# Homework Help: Shorten equations with math notations?

1. Nov 27, 2014

1. The problem statement, all variables and given/known data
"Show that the three smallest pythagorean triangles are (3, 4, 5), (6, 8, 10) and (5,12, 13).

2. Relevant equations
a^2 + b^2 = c^2

3. The attempt at a solution
The obvious thing to do would be to simply show that a triangle with the hypothenuse 1, 2, 3, 4, 6, 7, 8, 9, 11 and 12 simply do not satisfy the pythagorean equation (a^2+b^2=c^2) but instead of showing this through 11 separate solutions, is there anyway to shorten this, generalize it or use something like a sum notation (sigma)? Would be pretty unneccesary to waste two pages on simply writing it all out.

2. Nov 27, 2014

### ShayanJ

You can write a computer program to do that for you. It won't be hard!

3. Nov 27, 2014

### haruspex

First question is what is meant by smallest here? The most reasonable is by area, so it might not be ok only to look at hypotenuses less than 13.
Assuming area, better to work in terms of the length of the shortest side - fewer choices.
It is possible to deduce a general form for solutions. Not sure if you're expected to be able to do that.

4. Nov 27, 2014

### Joffan

I don't know about shortening anything, but it does clarify to put some mathematical notation on the problem. So for example say the triangle edge lengths are labelled $a$, $b$ and (hypotenuse) $c$, with $0<a \leq b<c$.
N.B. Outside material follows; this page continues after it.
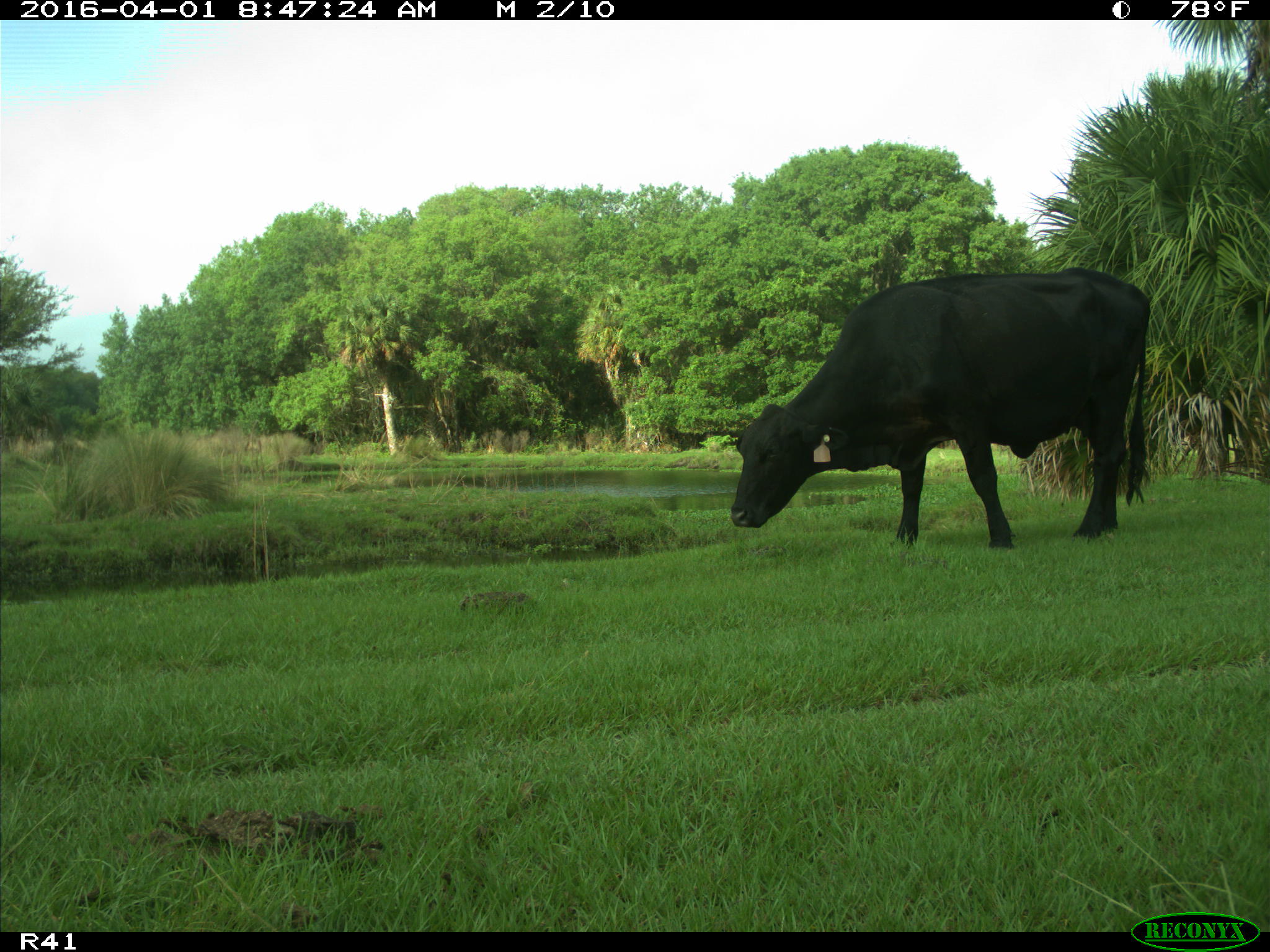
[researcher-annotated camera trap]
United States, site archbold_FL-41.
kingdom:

Then you can review possibilities based on $a$ and $b$. For a particular $a$, you could infer where to stop with $b$ by finding the smallest $n$ such that $(n+1)^2 - n^2 = 2n + 1 > a^2$

Also, you could investigate square numbers under modular arithmetic. This would let you show that $a$ and $b$ needs at least one multiple of 3 and one even number (mod 4 tells you this) and (interestingly) that either $a$, $b$, $(a+b)$ or $(b-a)$ must be a multiple of 7.

Of course you could just draw up an exhaustive table too. Sometimes brute force is quicker, especially in Excel.